Ok, so the problem still exists.

> Trying to umount /dev/sdb1 fails (umount just hangs) .

That shouldn't happen. Any output in the log when it hung? What
were the blocked process stack traces (/proc/sysrq-trigger is your friend)?

> Rebooting the system seems to hang also - and I believe the kernel
> outputs this message
> when trying to umount /dev/sdb1:
> 
>   xfs_force_shutdown(sdb1,0x1) called from line 420 of file fs/xfs/xfs_rw.c.
>   Return address = 0xc021cb21

It's already been shut down, right? An unmount should not trigger more
of these warnings...

> 
> After waiting 5 minutes I power-cycle the system to bring it back up.
> 
> After the restart, I ran:
> 
> xfs_check /dev/sdb1
> 
> (there was no output from xfs_check).
> 
> Could this be the same problem I experienced with 2.6.17.7 ?

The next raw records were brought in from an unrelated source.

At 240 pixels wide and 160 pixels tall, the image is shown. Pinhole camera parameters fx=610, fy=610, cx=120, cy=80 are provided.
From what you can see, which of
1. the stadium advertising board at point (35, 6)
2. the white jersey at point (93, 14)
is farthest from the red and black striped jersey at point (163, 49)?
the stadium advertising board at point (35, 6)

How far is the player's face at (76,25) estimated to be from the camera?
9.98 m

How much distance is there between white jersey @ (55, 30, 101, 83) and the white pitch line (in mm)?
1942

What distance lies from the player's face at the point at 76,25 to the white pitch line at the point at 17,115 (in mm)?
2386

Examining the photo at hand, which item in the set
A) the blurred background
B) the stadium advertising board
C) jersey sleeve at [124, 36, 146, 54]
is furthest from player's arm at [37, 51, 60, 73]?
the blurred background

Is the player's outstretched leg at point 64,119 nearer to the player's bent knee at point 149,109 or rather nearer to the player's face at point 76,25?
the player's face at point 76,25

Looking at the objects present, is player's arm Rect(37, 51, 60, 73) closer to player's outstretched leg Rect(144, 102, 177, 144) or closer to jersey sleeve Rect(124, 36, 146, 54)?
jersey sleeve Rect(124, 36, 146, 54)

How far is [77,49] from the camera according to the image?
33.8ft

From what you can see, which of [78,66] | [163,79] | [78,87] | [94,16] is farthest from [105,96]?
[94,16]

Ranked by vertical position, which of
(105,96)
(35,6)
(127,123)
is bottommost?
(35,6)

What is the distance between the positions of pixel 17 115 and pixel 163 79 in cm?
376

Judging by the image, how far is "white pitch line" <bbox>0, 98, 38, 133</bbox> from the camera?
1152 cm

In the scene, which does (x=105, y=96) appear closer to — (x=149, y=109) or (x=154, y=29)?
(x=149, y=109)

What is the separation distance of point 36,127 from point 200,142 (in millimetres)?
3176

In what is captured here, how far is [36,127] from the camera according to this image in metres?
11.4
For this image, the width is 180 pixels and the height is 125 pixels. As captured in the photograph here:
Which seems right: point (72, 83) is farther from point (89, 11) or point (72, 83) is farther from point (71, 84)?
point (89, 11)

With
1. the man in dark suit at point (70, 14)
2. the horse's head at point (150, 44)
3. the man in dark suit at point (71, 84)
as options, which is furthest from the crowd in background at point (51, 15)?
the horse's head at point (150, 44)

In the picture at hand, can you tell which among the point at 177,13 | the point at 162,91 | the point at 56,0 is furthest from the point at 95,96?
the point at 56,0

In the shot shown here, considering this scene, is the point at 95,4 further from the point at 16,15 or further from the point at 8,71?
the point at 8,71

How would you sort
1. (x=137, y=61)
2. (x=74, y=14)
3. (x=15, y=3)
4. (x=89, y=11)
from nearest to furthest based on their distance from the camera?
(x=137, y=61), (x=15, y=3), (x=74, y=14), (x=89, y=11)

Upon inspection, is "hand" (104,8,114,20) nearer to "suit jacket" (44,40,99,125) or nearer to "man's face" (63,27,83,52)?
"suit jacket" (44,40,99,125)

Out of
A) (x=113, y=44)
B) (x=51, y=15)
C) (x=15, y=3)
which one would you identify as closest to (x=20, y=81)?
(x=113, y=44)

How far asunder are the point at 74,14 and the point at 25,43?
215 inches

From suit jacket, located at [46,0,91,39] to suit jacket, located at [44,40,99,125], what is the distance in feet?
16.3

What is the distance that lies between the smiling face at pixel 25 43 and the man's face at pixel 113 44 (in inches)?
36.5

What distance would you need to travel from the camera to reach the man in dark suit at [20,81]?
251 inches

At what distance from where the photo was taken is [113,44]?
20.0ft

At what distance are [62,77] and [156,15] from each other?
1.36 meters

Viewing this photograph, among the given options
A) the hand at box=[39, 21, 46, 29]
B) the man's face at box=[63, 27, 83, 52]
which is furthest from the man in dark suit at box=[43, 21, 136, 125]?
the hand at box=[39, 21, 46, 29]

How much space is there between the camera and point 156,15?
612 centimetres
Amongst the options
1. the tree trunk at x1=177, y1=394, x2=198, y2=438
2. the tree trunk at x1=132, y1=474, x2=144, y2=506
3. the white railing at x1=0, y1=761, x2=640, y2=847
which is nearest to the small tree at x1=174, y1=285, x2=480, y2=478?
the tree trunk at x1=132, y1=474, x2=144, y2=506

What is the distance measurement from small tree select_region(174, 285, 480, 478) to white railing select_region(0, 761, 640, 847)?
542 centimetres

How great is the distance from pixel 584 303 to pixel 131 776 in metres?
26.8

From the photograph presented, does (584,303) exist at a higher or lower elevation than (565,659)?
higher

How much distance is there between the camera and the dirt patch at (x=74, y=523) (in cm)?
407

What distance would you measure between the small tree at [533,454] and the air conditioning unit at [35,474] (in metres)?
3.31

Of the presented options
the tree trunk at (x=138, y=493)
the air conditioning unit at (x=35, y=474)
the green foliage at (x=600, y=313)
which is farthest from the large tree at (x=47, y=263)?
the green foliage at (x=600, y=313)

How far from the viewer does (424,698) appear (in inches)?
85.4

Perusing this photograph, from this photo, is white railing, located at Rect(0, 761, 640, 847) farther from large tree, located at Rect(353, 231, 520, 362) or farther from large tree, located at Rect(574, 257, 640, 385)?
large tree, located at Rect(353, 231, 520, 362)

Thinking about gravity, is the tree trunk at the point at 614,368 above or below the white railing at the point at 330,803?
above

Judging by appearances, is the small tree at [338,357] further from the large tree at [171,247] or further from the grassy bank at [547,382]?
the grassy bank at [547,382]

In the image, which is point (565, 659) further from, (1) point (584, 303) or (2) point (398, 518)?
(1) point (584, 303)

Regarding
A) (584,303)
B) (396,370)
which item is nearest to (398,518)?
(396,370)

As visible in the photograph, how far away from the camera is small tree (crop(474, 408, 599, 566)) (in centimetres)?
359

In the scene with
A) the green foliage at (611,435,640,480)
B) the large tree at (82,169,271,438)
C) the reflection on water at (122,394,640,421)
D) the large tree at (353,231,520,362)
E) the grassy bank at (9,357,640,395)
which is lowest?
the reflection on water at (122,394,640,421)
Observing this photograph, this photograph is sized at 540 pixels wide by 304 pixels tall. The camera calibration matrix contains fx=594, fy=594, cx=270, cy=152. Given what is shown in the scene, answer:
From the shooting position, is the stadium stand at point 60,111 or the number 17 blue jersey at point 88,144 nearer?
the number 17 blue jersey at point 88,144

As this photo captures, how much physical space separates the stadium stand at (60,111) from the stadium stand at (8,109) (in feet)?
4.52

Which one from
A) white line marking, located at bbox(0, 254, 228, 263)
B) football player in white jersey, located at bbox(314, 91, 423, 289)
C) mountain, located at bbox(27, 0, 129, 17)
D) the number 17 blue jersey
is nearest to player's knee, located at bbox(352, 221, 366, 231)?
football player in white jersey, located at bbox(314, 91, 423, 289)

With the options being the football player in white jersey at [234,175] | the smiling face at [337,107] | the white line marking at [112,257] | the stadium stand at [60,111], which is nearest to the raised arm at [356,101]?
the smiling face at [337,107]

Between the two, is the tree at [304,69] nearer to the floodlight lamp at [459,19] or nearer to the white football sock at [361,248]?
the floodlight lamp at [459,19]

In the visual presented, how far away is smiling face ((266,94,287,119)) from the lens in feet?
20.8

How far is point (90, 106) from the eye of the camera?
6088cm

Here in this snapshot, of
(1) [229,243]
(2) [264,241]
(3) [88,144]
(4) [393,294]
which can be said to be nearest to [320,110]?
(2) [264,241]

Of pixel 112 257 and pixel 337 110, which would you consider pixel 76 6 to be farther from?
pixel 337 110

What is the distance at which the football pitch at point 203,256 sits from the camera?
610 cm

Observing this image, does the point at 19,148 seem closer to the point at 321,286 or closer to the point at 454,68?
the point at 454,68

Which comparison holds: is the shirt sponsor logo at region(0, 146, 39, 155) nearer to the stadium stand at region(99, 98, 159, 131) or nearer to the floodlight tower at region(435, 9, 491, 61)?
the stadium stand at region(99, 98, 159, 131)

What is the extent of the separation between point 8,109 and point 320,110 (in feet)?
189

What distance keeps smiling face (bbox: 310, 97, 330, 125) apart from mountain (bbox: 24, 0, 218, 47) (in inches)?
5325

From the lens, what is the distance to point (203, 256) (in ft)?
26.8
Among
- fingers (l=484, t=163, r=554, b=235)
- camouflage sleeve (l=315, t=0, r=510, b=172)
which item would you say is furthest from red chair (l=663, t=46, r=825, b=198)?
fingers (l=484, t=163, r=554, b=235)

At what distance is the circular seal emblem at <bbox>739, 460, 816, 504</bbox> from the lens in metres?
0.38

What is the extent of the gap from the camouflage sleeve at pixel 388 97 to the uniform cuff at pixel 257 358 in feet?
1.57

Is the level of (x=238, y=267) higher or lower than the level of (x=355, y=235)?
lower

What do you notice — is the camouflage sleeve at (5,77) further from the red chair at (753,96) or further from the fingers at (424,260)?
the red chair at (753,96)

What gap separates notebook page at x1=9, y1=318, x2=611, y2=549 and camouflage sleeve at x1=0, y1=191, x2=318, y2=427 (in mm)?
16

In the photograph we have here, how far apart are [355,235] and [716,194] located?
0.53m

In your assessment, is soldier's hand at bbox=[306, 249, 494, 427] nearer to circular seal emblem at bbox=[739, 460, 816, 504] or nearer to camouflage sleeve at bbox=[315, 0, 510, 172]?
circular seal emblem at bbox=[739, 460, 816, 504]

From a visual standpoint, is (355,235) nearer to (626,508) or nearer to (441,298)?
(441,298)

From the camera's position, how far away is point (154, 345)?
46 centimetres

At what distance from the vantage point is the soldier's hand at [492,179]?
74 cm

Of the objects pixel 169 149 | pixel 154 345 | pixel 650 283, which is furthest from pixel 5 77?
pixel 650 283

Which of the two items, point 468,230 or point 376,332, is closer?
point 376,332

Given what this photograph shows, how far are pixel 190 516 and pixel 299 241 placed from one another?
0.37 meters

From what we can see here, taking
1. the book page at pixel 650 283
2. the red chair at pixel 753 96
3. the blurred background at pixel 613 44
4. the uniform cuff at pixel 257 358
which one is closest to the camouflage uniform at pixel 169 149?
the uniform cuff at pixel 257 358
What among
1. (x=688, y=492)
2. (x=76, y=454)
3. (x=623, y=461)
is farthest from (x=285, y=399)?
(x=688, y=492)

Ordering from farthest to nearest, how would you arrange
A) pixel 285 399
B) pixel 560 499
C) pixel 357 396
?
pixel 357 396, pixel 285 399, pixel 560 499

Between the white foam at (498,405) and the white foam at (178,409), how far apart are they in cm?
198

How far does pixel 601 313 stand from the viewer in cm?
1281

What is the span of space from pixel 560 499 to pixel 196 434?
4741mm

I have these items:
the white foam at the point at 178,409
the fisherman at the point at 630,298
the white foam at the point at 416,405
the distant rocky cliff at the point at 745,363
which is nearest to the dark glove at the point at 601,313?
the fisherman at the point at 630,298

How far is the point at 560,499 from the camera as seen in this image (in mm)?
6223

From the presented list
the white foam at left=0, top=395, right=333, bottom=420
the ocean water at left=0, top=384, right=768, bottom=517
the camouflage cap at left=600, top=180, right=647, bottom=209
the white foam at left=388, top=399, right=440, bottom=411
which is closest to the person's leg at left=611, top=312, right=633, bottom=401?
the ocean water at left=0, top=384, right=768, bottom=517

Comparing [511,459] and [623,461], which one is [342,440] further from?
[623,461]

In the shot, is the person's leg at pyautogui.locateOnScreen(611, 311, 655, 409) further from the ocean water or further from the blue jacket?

Yes, it likely is. Can you apply the patch below and reproduce the problem?
I can't reproduce the problem locally, so I'll need you to apply test patches
to isolate the error. I suspect a xfs_dir_canenter()/xfs_dir_createname()
with resblks == 0 issue, and the patch below will tell us if this is the
case. It annotates the error paths for both create and mkdir (the two places
I've seen this error occur), and what I am expecting to see is something
like:

xfs_create: dir_enter w/ 0 resblks ok.
xfs_create: dir_createname error 28
<shutdown>

Cheers,

Dave.
---
 fs/xfs/xfs_vnodeops.c |   23 ++++++++++++++++++-----
 1 file changed, 18 insertions(+), 5 deletions(-)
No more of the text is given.